Killing sea lions
is not the solution
In the waning weeks of 2018, Senate bill 3119 was signed into law. I was greatly surprised to learn that Sen. Maria Cantwell was one of the original sponsors of the bill and that Sen. Patty Murray was a subsequent co-sponsor. This law permits the killing of pinnipeds (sea lions, seals and others), which have been protected by the Marine Mammal Protection Act of 1972. Like many other creatures that humans come in contact with, the pinnipeds were nearly driven to extinction. Likewise, it is humans who have caused the dramatic decline in salmon populations.
This law is just another example of humans creating a problem and then, in a reversion to some primitive instinct, resort to killing another species as a way to claim a “solution.” We are told that the salmon population is critically low and therefore the pinnipeds who eat salmon must be killed so there will be more for humans. Then, in an effort to appear not quite so craven, they tell us it’s to “Save the Orcas.” Perhaps Sens. Cantwell and Murray really do understand the issue but are willing to sacrifice the lives of thousands of pinnipeds in order to pretend to be doing something. The proponents of this action seldom use the word “killing” but prefer such bloodless euphemisms as “taking,” “harvesting,” “managing” or “euthanizing.”
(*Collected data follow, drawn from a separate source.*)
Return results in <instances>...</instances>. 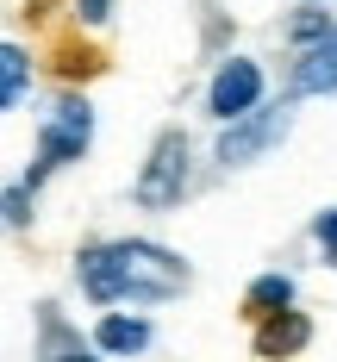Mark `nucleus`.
I'll use <instances>...</instances> for the list:
<instances>
[{
    "label": "nucleus",
    "mask_w": 337,
    "mask_h": 362,
    "mask_svg": "<svg viewBox=\"0 0 337 362\" xmlns=\"http://www.w3.org/2000/svg\"><path fill=\"white\" fill-rule=\"evenodd\" d=\"M294 94H337V32L306 44V57L294 63Z\"/></svg>",
    "instance_id": "nucleus-6"
},
{
    "label": "nucleus",
    "mask_w": 337,
    "mask_h": 362,
    "mask_svg": "<svg viewBox=\"0 0 337 362\" xmlns=\"http://www.w3.org/2000/svg\"><path fill=\"white\" fill-rule=\"evenodd\" d=\"M288 125H294V112H288V107H250V112H237V119H225L213 156H219L225 169H244V163H256L262 150L281 144Z\"/></svg>",
    "instance_id": "nucleus-3"
},
{
    "label": "nucleus",
    "mask_w": 337,
    "mask_h": 362,
    "mask_svg": "<svg viewBox=\"0 0 337 362\" xmlns=\"http://www.w3.org/2000/svg\"><path fill=\"white\" fill-rule=\"evenodd\" d=\"M94 350H107V356H138V350H150V325L144 319H125V313H107L100 331H94Z\"/></svg>",
    "instance_id": "nucleus-8"
},
{
    "label": "nucleus",
    "mask_w": 337,
    "mask_h": 362,
    "mask_svg": "<svg viewBox=\"0 0 337 362\" xmlns=\"http://www.w3.org/2000/svg\"><path fill=\"white\" fill-rule=\"evenodd\" d=\"M256 100H262V63H250V57H231V63H219L213 88H206V112L225 125V119L250 112Z\"/></svg>",
    "instance_id": "nucleus-5"
},
{
    "label": "nucleus",
    "mask_w": 337,
    "mask_h": 362,
    "mask_svg": "<svg viewBox=\"0 0 337 362\" xmlns=\"http://www.w3.org/2000/svg\"><path fill=\"white\" fill-rule=\"evenodd\" d=\"M281 306H294V275H256L250 293H244V313H250V319H268V313H281Z\"/></svg>",
    "instance_id": "nucleus-9"
},
{
    "label": "nucleus",
    "mask_w": 337,
    "mask_h": 362,
    "mask_svg": "<svg viewBox=\"0 0 337 362\" xmlns=\"http://www.w3.org/2000/svg\"><path fill=\"white\" fill-rule=\"evenodd\" d=\"M187 194V138L182 132H162L156 144H150V163L138 169L131 181V200L150 206V213H162V206H175Z\"/></svg>",
    "instance_id": "nucleus-4"
},
{
    "label": "nucleus",
    "mask_w": 337,
    "mask_h": 362,
    "mask_svg": "<svg viewBox=\"0 0 337 362\" xmlns=\"http://www.w3.org/2000/svg\"><path fill=\"white\" fill-rule=\"evenodd\" d=\"M331 32H337L331 13H319V6H306V13L294 19V37H300V44H319V37H331Z\"/></svg>",
    "instance_id": "nucleus-12"
},
{
    "label": "nucleus",
    "mask_w": 337,
    "mask_h": 362,
    "mask_svg": "<svg viewBox=\"0 0 337 362\" xmlns=\"http://www.w3.org/2000/svg\"><path fill=\"white\" fill-rule=\"evenodd\" d=\"M25 50H19V44H6V50H0V107L13 112L19 107V100H25Z\"/></svg>",
    "instance_id": "nucleus-11"
},
{
    "label": "nucleus",
    "mask_w": 337,
    "mask_h": 362,
    "mask_svg": "<svg viewBox=\"0 0 337 362\" xmlns=\"http://www.w3.org/2000/svg\"><path fill=\"white\" fill-rule=\"evenodd\" d=\"M32 194H37L32 181H13V187H6V225H25V218H32V213H25V206H32Z\"/></svg>",
    "instance_id": "nucleus-13"
},
{
    "label": "nucleus",
    "mask_w": 337,
    "mask_h": 362,
    "mask_svg": "<svg viewBox=\"0 0 337 362\" xmlns=\"http://www.w3.org/2000/svg\"><path fill=\"white\" fill-rule=\"evenodd\" d=\"M312 238H319V250L337 262V206H325V213L312 218Z\"/></svg>",
    "instance_id": "nucleus-14"
},
{
    "label": "nucleus",
    "mask_w": 337,
    "mask_h": 362,
    "mask_svg": "<svg viewBox=\"0 0 337 362\" xmlns=\"http://www.w3.org/2000/svg\"><path fill=\"white\" fill-rule=\"evenodd\" d=\"M306 337H312V325H306L300 313L281 306V313H268V319H262L256 350H262V356H288V350H306Z\"/></svg>",
    "instance_id": "nucleus-7"
},
{
    "label": "nucleus",
    "mask_w": 337,
    "mask_h": 362,
    "mask_svg": "<svg viewBox=\"0 0 337 362\" xmlns=\"http://www.w3.org/2000/svg\"><path fill=\"white\" fill-rule=\"evenodd\" d=\"M75 13H81L88 25H107V19H112V0H75Z\"/></svg>",
    "instance_id": "nucleus-15"
},
{
    "label": "nucleus",
    "mask_w": 337,
    "mask_h": 362,
    "mask_svg": "<svg viewBox=\"0 0 337 362\" xmlns=\"http://www.w3.org/2000/svg\"><path fill=\"white\" fill-rule=\"evenodd\" d=\"M75 281L94 306H156L187 288V262L144 238H107L75 256Z\"/></svg>",
    "instance_id": "nucleus-1"
},
{
    "label": "nucleus",
    "mask_w": 337,
    "mask_h": 362,
    "mask_svg": "<svg viewBox=\"0 0 337 362\" xmlns=\"http://www.w3.org/2000/svg\"><path fill=\"white\" fill-rule=\"evenodd\" d=\"M37 319H44L37 362H57V356H75V362H81V337H69V331H63V313H57V306H37Z\"/></svg>",
    "instance_id": "nucleus-10"
},
{
    "label": "nucleus",
    "mask_w": 337,
    "mask_h": 362,
    "mask_svg": "<svg viewBox=\"0 0 337 362\" xmlns=\"http://www.w3.org/2000/svg\"><path fill=\"white\" fill-rule=\"evenodd\" d=\"M94 144V112H88V100H75V94H63L57 107L44 112V132H37V163H32V187L50 169H63V163H81V150Z\"/></svg>",
    "instance_id": "nucleus-2"
}]
</instances>
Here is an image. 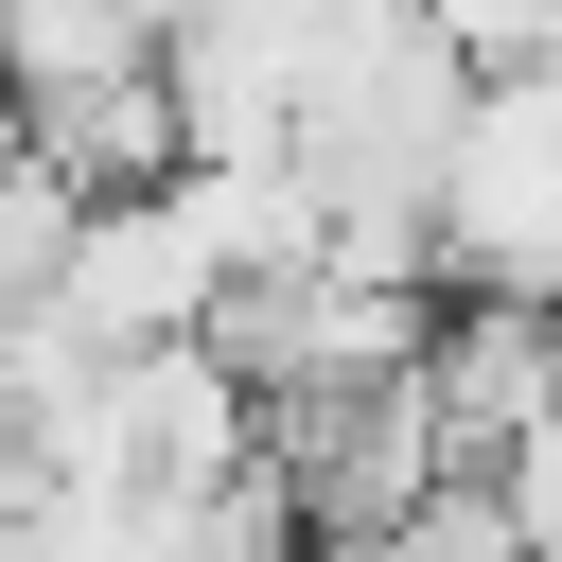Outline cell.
<instances>
[{
  "instance_id": "6da1fadb",
  "label": "cell",
  "mask_w": 562,
  "mask_h": 562,
  "mask_svg": "<svg viewBox=\"0 0 562 562\" xmlns=\"http://www.w3.org/2000/svg\"><path fill=\"white\" fill-rule=\"evenodd\" d=\"M439 299H562V53L474 70L439 158Z\"/></svg>"
},
{
  "instance_id": "7a4b0ae2",
  "label": "cell",
  "mask_w": 562,
  "mask_h": 562,
  "mask_svg": "<svg viewBox=\"0 0 562 562\" xmlns=\"http://www.w3.org/2000/svg\"><path fill=\"white\" fill-rule=\"evenodd\" d=\"M211 299H228V211H211L193 158L158 193H88V246H70V299H53L88 351H176V334H211Z\"/></svg>"
},
{
  "instance_id": "3957f363",
  "label": "cell",
  "mask_w": 562,
  "mask_h": 562,
  "mask_svg": "<svg viewBox=\"0 0 562 562\" xmlns=\"http://www.w3.org/2000/svg\"><path fill=\"white\" fill-rule=\"evenodd\" d=\"M70 246H88V193H70L53 158H18V176H0V316H53V299H70Z\"/></svg>"
},
{
  "instance_id": "277c9868",
  "label": "cell",
  "mask_w": 562,
  "mask_h": 562,
  "mask_svg": "<svg viewBox=\"0 0 562 562\" xmlns=\"http://www.w3.org/2000/svg\"><path fill=\"white\" fill-rule=\"evenodd\" d=\"M18 158H35V123H18V88H0V176H18Z\"/></svg>"
}]
</instances>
The web of life that includes humans, orcas, sea lions, cormorants, salmon, hake and every other animal in our environment is far too complex for humans to try to engineer. We devise simplistic solutions to complicated problems without ever understanding all of the long-term implications of our actions. So we end up in a never-ending cycle of trying to fix the problems that we create by our “solutions.”
The real cause of the salmon problems are the dams on the Snake and Columbia rivers. Removal of the dams on the Lower Snake River would greatly improve the ability of the salmon population to recover. Building dams must have sounded like a great idea to those who designed and constructed them. But they didn’t know or didn’t care that those dams would block salmon from swimming upstream to their spawning grounds. The barriers that were created also prove an ideal feeding location for sea lions who then gravitate to those locations for easy meals. To the simplistic human mind, seeing sea lions eating salmon implies we must kill sea lions.
Do you remember the assault on the cormorant population? It was claimed that they too were eating “our” salmon and must be killed. Now, years later, it turns out that all of that killing was in vain — we still have a salmon problem.
While the Southern Resident orcas may dine primarily on Chinook salmon, sea lions have a much more varied diet. One of the other fishes that the sea lions eat are hake. It turns out that hake are also predators of juvenile salmon. So, while killing pinnipeds will reduce their consumption of salmon, it will also reduce their consumption of hake. This will then lead to a larger consumption of salmon by hake. Do we really understand that equation, and are we so certain that we are right?
And when this solution proves futile, what will we kill next?